Errors of Your / Machine Learning

Any progress on the front of Machine Learning, i.e., the comparison with how/what humans learn from various teaching formats, and how machines are better at rote learning et al, and how does the perfection of machines learning facts, reflect on what is data processing, what is intelligence, and what is wisdom ..? Where the latter is the area in which of course re retreat ever more, but without the foundation of a life long of learning and experience ..?
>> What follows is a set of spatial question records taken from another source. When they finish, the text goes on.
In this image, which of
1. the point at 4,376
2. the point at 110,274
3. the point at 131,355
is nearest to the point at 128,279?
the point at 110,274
[Intermission: Anyone out there still holding on to the ‘you only learn from experience, which is making errors and surviving’? What was so many years of school all about; you’re still no further with calculus than 1+1 equals something more than one — the max you can learn from ‘ experience’ … How did you ‘experience’ History, Science ..? Apparently, there’s quite a base of facts to learn, even (or more?? contra The Shallows) in times of Google. Or, you’ll be the doofus that can not (sic) learn to be intelligent nor wise, and will make any and all rookie mistakes in all situations everywhere, over and over again.
Seems like the base of learning, grows steadily — exponentially…]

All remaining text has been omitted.